_Description of the task_:
What is needed is the run of lines from the one with "Of the options" through the close of the data, set down exactly.

_Supplied information_:

──────────

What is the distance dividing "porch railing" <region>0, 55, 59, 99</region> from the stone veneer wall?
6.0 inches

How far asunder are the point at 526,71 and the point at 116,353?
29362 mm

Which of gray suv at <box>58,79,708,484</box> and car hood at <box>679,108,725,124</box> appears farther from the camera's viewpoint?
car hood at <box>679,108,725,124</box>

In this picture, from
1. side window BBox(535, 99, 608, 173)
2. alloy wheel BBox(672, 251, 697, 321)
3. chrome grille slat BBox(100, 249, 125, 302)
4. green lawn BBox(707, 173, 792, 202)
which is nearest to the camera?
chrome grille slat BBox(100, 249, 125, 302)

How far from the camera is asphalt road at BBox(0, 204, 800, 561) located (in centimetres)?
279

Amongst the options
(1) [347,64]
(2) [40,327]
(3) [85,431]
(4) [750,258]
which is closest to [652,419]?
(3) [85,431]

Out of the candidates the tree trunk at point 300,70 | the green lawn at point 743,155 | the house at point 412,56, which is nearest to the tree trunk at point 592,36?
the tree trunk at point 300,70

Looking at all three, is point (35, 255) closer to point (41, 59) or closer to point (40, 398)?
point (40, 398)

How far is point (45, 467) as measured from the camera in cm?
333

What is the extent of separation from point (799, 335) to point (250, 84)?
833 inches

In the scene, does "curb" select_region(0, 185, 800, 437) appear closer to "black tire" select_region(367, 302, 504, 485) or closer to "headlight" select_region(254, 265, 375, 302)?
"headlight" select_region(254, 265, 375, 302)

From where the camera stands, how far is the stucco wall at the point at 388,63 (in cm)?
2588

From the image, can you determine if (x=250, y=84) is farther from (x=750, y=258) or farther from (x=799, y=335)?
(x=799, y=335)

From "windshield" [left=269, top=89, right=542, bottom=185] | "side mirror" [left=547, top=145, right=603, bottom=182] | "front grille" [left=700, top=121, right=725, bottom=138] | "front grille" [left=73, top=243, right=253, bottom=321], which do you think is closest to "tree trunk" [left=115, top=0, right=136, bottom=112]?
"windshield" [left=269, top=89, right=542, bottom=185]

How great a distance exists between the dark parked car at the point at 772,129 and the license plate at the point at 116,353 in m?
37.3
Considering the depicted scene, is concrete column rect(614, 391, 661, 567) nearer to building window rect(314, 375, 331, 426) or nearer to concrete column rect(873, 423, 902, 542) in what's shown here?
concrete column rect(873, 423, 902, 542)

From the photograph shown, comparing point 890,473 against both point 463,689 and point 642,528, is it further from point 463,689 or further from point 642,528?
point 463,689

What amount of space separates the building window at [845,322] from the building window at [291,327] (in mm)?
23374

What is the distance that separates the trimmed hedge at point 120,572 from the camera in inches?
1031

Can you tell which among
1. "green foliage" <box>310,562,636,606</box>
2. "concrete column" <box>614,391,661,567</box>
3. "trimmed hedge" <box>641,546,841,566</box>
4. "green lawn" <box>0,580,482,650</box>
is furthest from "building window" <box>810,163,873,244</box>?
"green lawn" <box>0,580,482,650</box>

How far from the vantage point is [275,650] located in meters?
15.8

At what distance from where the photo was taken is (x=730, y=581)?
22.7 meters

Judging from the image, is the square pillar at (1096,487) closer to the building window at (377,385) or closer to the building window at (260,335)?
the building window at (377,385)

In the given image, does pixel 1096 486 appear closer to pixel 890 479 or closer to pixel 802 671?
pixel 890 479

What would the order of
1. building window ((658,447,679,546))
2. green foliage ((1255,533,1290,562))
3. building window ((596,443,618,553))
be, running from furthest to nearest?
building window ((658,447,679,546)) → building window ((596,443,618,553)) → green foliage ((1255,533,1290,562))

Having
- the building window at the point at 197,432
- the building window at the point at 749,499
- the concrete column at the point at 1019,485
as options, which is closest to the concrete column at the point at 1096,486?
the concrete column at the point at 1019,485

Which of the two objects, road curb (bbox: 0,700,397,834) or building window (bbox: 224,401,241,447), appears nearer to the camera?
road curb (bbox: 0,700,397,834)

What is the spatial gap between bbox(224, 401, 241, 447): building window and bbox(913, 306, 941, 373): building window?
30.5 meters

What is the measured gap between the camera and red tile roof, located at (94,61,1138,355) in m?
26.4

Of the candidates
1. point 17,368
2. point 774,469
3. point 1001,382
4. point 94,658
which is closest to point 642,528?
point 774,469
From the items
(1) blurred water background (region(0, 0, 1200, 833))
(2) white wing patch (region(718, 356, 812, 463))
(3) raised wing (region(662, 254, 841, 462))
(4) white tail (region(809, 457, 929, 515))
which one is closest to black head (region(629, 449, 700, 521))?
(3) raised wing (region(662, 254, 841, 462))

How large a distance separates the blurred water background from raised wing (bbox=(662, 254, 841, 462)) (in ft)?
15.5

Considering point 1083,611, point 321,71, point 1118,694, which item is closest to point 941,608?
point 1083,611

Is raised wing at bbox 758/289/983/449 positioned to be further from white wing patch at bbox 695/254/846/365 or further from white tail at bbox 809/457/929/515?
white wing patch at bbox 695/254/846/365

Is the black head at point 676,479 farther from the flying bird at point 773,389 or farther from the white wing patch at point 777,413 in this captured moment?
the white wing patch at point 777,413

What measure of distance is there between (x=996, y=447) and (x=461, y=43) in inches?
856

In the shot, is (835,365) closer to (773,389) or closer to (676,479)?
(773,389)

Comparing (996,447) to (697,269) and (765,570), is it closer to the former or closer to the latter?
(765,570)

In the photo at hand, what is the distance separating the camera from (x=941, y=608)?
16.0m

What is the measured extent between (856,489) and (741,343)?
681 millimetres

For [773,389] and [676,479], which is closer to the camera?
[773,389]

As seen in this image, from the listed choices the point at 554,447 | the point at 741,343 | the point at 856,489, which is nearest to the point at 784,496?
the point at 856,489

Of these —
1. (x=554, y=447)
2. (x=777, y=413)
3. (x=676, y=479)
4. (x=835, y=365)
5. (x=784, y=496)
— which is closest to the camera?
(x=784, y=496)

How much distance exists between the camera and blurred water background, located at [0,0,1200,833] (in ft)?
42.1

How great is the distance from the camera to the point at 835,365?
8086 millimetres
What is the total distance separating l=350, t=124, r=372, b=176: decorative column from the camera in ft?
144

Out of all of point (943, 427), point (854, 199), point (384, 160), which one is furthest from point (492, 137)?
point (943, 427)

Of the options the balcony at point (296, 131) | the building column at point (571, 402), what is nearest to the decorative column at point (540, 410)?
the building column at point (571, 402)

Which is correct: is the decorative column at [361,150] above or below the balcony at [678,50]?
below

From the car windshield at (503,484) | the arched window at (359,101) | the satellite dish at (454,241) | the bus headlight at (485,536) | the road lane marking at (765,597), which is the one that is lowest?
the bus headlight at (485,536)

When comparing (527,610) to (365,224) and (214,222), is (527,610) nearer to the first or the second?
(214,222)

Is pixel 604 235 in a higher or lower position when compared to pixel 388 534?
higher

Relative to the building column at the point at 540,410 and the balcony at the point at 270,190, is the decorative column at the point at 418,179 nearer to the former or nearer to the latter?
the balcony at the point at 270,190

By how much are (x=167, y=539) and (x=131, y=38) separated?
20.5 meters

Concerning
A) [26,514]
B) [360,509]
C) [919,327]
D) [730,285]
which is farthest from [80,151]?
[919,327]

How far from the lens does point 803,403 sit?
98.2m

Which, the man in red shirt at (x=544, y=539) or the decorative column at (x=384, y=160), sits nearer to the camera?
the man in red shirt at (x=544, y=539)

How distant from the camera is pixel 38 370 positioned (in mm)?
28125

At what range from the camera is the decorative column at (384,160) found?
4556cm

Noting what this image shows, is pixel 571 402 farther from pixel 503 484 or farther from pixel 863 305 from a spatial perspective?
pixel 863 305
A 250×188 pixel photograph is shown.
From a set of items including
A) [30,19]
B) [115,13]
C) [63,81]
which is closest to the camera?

──────────

_The answer_:
Of the options the balcony at point (296, 131) | the building column at point (571, 402), what is nearest to the decorative column at point (540, 410)?
the building column at point (571, 402)

Which is correct: is the decorative column at [361,150] above or below the balcony at [678,50]?
below

From the car windshield at (503,484) | the arched window at (359,101) | the satellite dish at (454,241) | the bus headlight at (485,536) | the road lane marking at (765,597), which is the one that is lowest?
the bus headlight at (485,536)

When comparing (527,610) to (365,224) and (214,222), is (527,610) nearer to the first or the second?
(214,222)

Is pixel 604 235 in a higher or lower position when compared to pixel 388 534?
higher

Relative to the building column at the point at 540,410 and the balcony at the point at 270,190, is the decorative column at the point at 418,179 nearer to the former or nearer to the latter?
the balcony at the point at 270,190

By how much are (x=167, y=539) and (x=131, y=38) separated?
20.5 meters

Concerning
A) [26,514]
B) [360,509]
C) [919,327]
D) [730,285]
which is farthest from [80,151]?
[919,327]

How far from the lens does point 803,403 sit?
98.2m

Which, the man in red shirt at (x=544, y=539) or the decorative column at (x=384, y=160), sits nearer to the camera?
the man in red shirt at (x=544, y=539)

How distant from the camera is pixel 38 370 positioned (in mm)?
28125

At what range from the camera is the decorative column at (384,160) found?
4556cm

Noting what this image shows, is pixel 571 402 farther from pixel 503 484 or farther from pixel 863 305 from a spatial perspective?
pixel 863 305
A 250×188 pixel photograph is shown.
From a set of items including
A) [30,19]
B) [115,13]
C) [63,81]
which is closest to the camera?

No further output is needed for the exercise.